After reading this answer to the question How is jQuery's $ a function and an object?, it got me thinking. How would you define this kind of type in typescript?

In regular JS this is completely valid:

var f = function() { alert('yo'); }
f.foo = "bar";

alert(f.foo); // alerts "bar"
f();          // alerts "yo"

However in typescript, f.foo would throw an error, Property 'foo' does not exist on type '() => void'.

While you could achieve a similar result using bracket notation:

var f = function() { alert('yo'); }
f['foo'] = "bar";

alert(f['foo']); // alerts "bar"
f();          // alerts "yo"

This would entirely bypass the type system, and there for the type safety, of typescript.

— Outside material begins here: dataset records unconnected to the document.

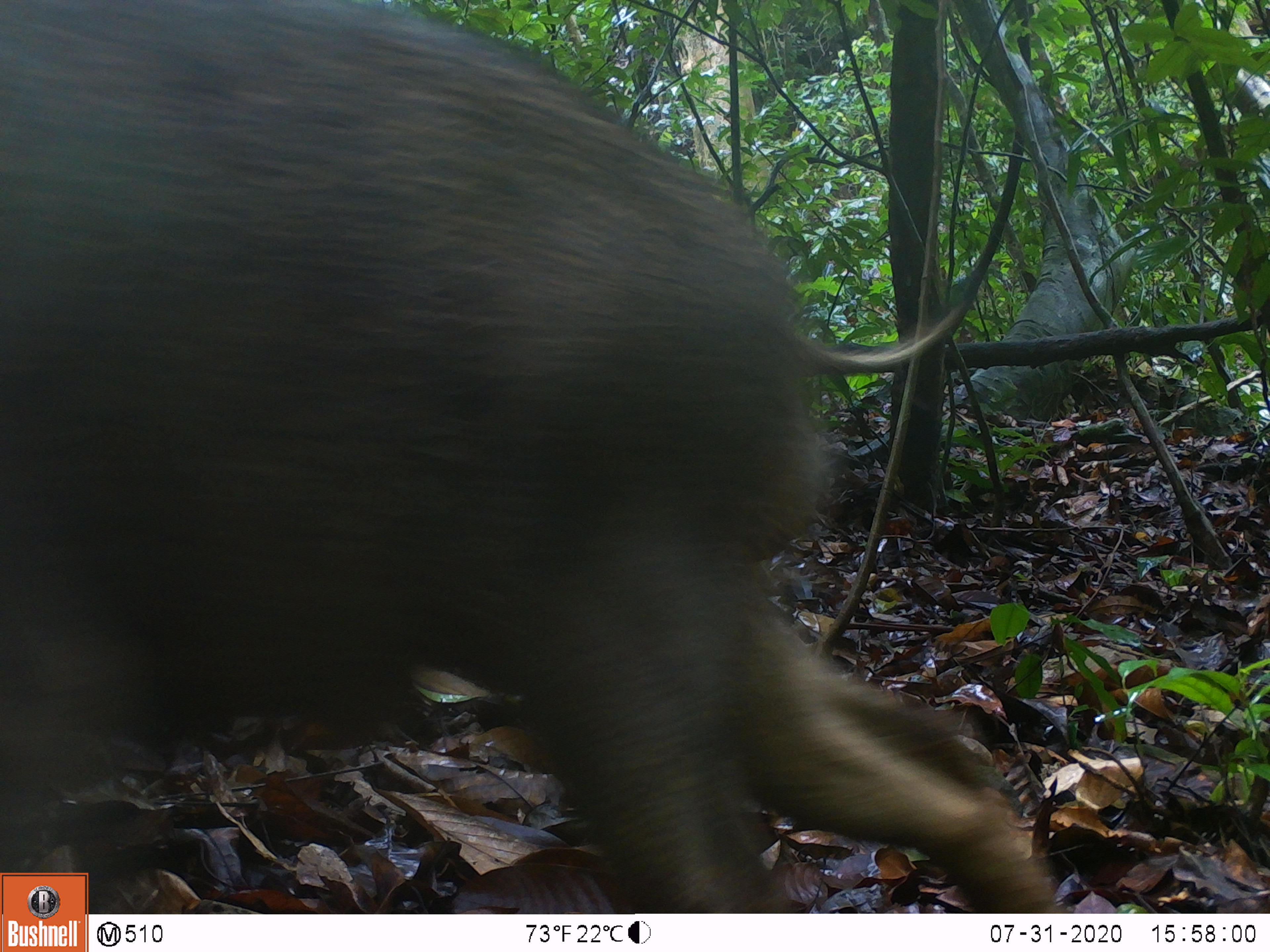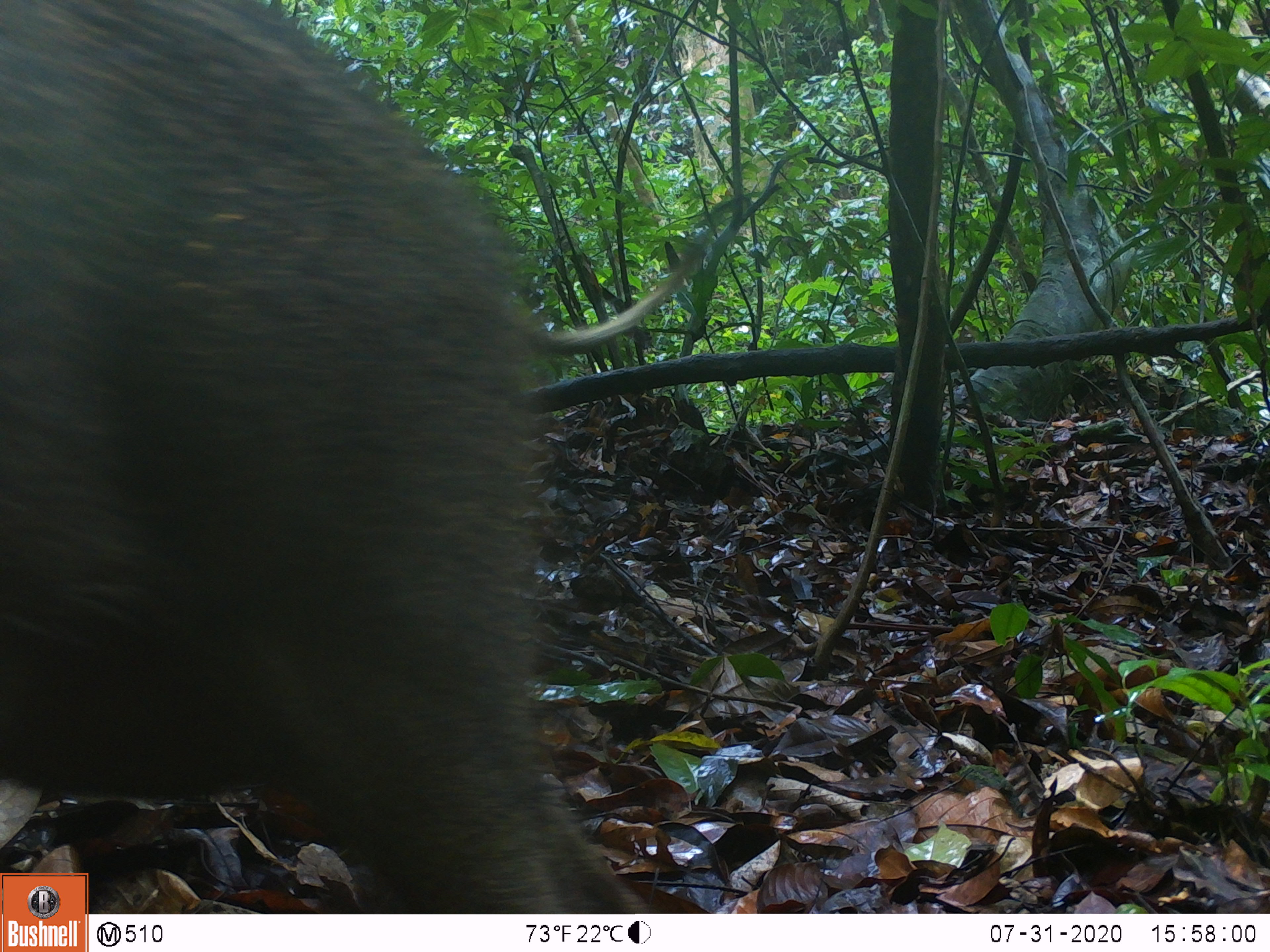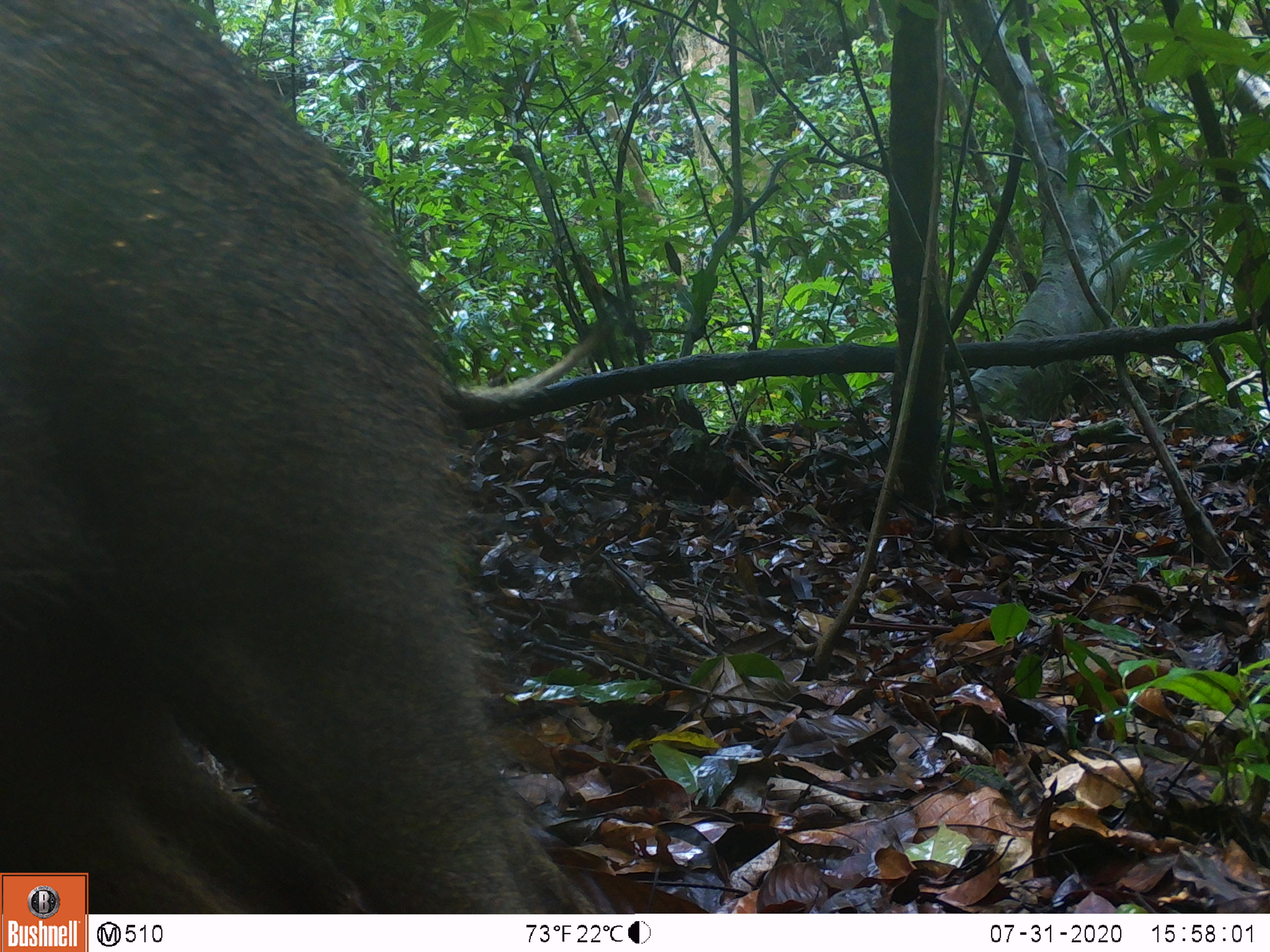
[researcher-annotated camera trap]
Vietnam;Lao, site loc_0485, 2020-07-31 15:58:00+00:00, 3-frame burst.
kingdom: Animalia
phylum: Chordata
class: Mammalia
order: Artiodactyla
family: Suidae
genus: Sus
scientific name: Sus scrofa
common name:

Is there a way of implementing this type of functionality without violating the type safety of typescript?

Answer 1

You can define this kind of type by specifying an invocation signature on an interface:

interface MyFoo {
    (): void;
    foo: string;
}

And you can initialize the object by casting the function to any before assigning it to the variable:

let f: MyFoo = function() { alert('yo'); } as any;
f.foo = 'bar';
x();

Playground link

---

As an aside, the JQueryStatic type (which is the type of the $ variable) is defined similarly in the JQuery defintions:

interface JQueryStatic<TElement extends Node = HTMLElement> {
    ...
    Deferred: JQuery.DeferredStatic;
    ...
    (html: JQuery.htmlString, ownerDocument_attributes: Document | JQuery.PlainObject): JQuery<TElement>;
    ...
    (selector: JQuery.Selector, context: Element | Document | JQuery | undefined): JQuery<TElement>;

(Can't put the links inline, so here they are)

• interface start
• Deferred property
• First invokable signature

However, this doesn't really help, as your question is also how to initialize a variable with this type. The JQuery library doesn't have that problem, because it isn't written in Typescript.